La rentrée littéraire 2023 lui a pourtant apporté deux nouvelles distinctions pour l’ensemble de son œuvre : le Prix de la langue française de Brive, puis le Neustadt International Prize for Literature 2024, aux États-Unis, qui renforce sa notoriété internationale, même si ses textes sont étudiés dans les universités américaines et indiennes depuis plus de vingt ans.

Empathie sans limite

Cette timidité ne l’a jamais empêchée de prendre le micro pour défendre la littérature, ses livres et ceux des autres. L’écriture est pour elle un espace de liberté absolue. L’air de rien, Ananda Devi est une artiste engagée et féministe, non seulement par son œuvre de fiction, mais aussi à travers ses prises de position régulières dans la presse.

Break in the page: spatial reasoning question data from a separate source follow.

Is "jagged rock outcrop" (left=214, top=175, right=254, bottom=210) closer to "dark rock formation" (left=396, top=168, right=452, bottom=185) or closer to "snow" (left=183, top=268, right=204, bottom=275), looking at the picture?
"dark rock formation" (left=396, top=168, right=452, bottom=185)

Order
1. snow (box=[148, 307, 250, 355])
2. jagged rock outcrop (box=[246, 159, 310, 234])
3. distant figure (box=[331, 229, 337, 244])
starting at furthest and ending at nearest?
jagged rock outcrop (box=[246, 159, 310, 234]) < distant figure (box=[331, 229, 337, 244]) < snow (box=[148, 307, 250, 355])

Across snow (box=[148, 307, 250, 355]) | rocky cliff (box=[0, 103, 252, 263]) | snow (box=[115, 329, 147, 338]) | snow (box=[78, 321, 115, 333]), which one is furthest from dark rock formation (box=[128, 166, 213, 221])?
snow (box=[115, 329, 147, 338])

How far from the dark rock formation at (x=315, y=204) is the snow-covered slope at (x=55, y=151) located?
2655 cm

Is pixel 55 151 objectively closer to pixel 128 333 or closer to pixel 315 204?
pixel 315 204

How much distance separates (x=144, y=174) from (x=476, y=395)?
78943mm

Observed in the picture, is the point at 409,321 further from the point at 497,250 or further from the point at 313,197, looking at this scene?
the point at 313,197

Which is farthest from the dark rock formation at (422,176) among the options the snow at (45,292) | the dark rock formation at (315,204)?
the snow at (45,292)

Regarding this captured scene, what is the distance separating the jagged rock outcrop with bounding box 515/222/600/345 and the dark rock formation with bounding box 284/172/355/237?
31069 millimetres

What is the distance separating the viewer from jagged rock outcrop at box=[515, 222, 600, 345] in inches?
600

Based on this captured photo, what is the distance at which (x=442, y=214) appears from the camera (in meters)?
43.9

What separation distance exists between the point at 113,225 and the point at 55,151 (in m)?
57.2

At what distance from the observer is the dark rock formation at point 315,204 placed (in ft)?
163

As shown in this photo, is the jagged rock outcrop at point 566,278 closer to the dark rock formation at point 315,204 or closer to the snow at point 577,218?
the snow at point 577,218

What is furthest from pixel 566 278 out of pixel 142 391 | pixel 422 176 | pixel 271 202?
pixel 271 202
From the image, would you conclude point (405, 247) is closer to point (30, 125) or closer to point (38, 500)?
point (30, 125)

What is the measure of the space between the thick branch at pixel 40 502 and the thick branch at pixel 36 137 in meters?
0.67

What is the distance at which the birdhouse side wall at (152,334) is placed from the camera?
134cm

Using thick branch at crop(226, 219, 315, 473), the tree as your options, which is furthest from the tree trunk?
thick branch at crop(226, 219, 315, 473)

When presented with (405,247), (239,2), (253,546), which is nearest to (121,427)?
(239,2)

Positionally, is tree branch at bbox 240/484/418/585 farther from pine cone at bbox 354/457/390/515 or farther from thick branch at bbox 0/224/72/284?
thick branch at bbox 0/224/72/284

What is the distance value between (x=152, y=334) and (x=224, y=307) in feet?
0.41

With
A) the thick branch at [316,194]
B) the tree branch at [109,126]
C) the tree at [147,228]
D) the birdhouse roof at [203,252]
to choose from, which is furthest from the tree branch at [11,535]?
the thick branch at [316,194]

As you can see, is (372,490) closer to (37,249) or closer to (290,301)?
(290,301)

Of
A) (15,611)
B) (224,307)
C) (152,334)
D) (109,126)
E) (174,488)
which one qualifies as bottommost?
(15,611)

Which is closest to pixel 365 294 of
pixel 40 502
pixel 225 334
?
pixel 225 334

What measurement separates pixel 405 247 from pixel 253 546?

Au moment où nous l’avons contactée, elle préparait un texte sur la terrible prison lyonnaise de Montluc, qui a écroué nombre de résistants sous l’occupation, avant d’emprisonner d’anciens nazis, puis des combattants pour l’Indépendance de l’Algérie. Autre marque d’engagement, le recueil de poésie, Ceux du large, est dédié aux réfugiés et naufragés de Méditerranée. Soulignons aussi la profondeur des réflexions sur l’écriture, qu’elle développe dans Deux malles et une marmite, ainsi que dans son livre hommage à la poétesse américaine Sylvia Platz.
Dans Le rire des déesses, publié en 2022, elle raconte à la manière d’une épopée la rébellion flamboyante de prostituées indiennes qui se vengent de leurs bourreaux. Son dernier livre, Le Jour des caméléons, est quant à-lui le plus politique de tous. On est frappé ici par le style direct et puissant avec lequel elle cloue au pilori la société d’aujourd’hui. Ce roman apocalyptique prend l’île Maurice comme une métaphore du monde courant à sa perte. Mais dans ses personnages ordinaires, touchants dans leur faiblesses et qualités, subsiste l’espoir d’un renouveau.